═════ Extrait présenté

La sénatrice Stewart Olsen : Vous dites qu'il s'agit d'inspections régulières, mais j'aimerais savoir ce que vous entendez par-là.
Dr Chaput : L'ACIA fait l'échantillonnage de milliers de denrées alimentaires diverses par année. Il s'agit-là d'une évaluation aléatoire aux limites maximales de résidus. On publie ensuite un rapport annuel, qui révèle en général un haut taux de conformité. Ces rapports sont toujours publiés sur le site web.
La sénatrice Stewart Olsen : Pouvez-vous garantir à la population canadienne qui achète du poisson d'élevage qu'il s'agit d'un produit sûr approuvé par Santé Canada?
Dr Chaput : Je dirais qu'il y a de nombreux contrôles réglementaires en place pour veiller à ce que le poisson soit sûr.
La sénatrice Stewart Olsen : Je comprends.
Dr Chaput : Et pour tout vous dire, j'en mange moi-même.
La sénatrice Stewart Olsen : Merci.
Le sénateur Enverga : Dans le cadre de l'élaboration de vos politiques et de vos règlements concernant les pesticides et autres produits du même genre, discutez-vous avec d'autres pays, comme la Norvège ou le Chili, pour établir ces politiques et mettre en commun les renseignements concernant le genre de produits chimiques qui seront utilisés dans l'eau? Avez-vous une telle coopération?
M. Flint : Oui. Nous travaillons de façon plus générale sur les pesticides. Nous collaborons avec les pays de l'OCDE en ce qui concerne la réglementation sur les pesticides. Nous avons des protocoles normalisés et des méthodes d'analyse pour l'évaluation. Un nombre restreint de produits sont utilisés en aquaculture par des pays tels que la Norvège, le Chili et l'Écosse. Nous avons rencontré certaines des autorités de réglementation de ces pays pour savoir comment elles ont abordé ces défis. Je le répète, seulement un nombre limité de produits chimiques sont utilisés dans le monde.
La situation varie également d'un pays à l'autre. Par exemple, la situation dans la baie de Fundy est bien différente de celle des parcs en eaux profondes qu'on retrouve peut-être au large des côtes de Terre-Neuve ou au nord de l'Écosse, ou encore en Norvège. Nous étudions également ces différences.
M. Worgan : En ce qui concerne les nouveaux produits pour utilisation aquacole, nous travaillons également en étroite coopération avec d'autres agences de réglementation par l'entremise de l'OCDE, de même qu'avec l'USEPA. Par exemple, si une autre agence de réglementation a déjà effectué des évaluations, nous en tiendrions compte dans nos propres évaluations. Nous entretenons des contacts étroits avec les autres agences de réglementation.

══════════
═════ Données de l'exercice

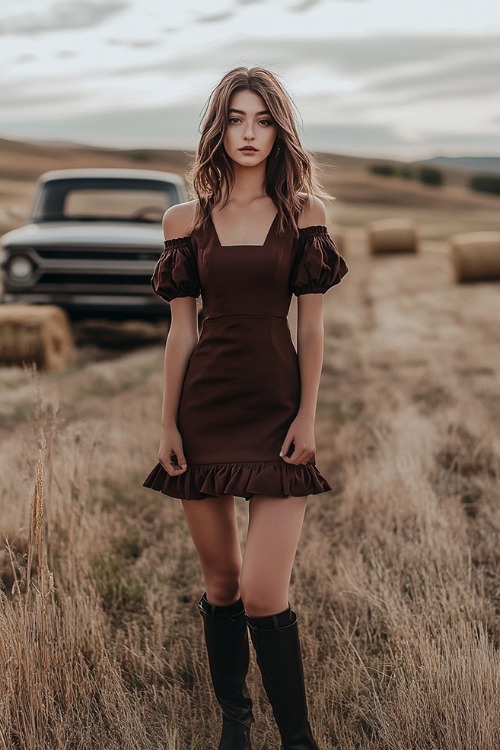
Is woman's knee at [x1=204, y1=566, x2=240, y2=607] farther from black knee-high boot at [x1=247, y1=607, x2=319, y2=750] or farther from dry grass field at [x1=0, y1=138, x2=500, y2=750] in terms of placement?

══════════

À faire
1. Dressez la liste complète des personnes qui prennent la parole dans l'extrait, telles qu'elles y sont désignées.
2. Reproduisez à l'identique le passage de l'extrait allant de « M. Flint : Oui. » jusqu'à « également ces différences. ».
3. D'après l'extrait, que fait l'ACIA chaque année ?
Les lignes ne jouent aucun rôle dans ce travail.

Corrigé de l'exercice
1. La sénatrice Stewart Olsen, Dr Chaput, le sénateur Enverga, M. Flint, M. Worgan

2.
M. Flint : Oui. Nous travaillons de façon plus générale sur les pesticides. Nous collaborons avec les pays de l'OCDE en ce qui concerne la réglementation sur les pesticides. Nous avons des protocoles normalisés et des méthodes d'analyse pour l'évaluation. Un nombre restreint de produits sont utilisés en aquaculture par des pays tels que la Norvège, le Chili et l'Écosse. Nous avons rencontré certaines des autorités de réglementation de ces pays pour savoir comment elles ont abordé ces défis. Je le répète, seulement un nombre limité de produits chimiques sont utilisés dans le monde.
La situation varie également d'un pays à l'autre. Par exemple, la situation dans la baie de Fundy est bien différente de celle des parcs en eaux profondes qu'on retrouve peut-être au large des côtes de Terre-Neuve ou au nord de l'Écosse, ou encore en Norvège. Nous étudions également ces différences.

3. Elle fait l'échantillonnage de milliers de denrées alimentaires diverses.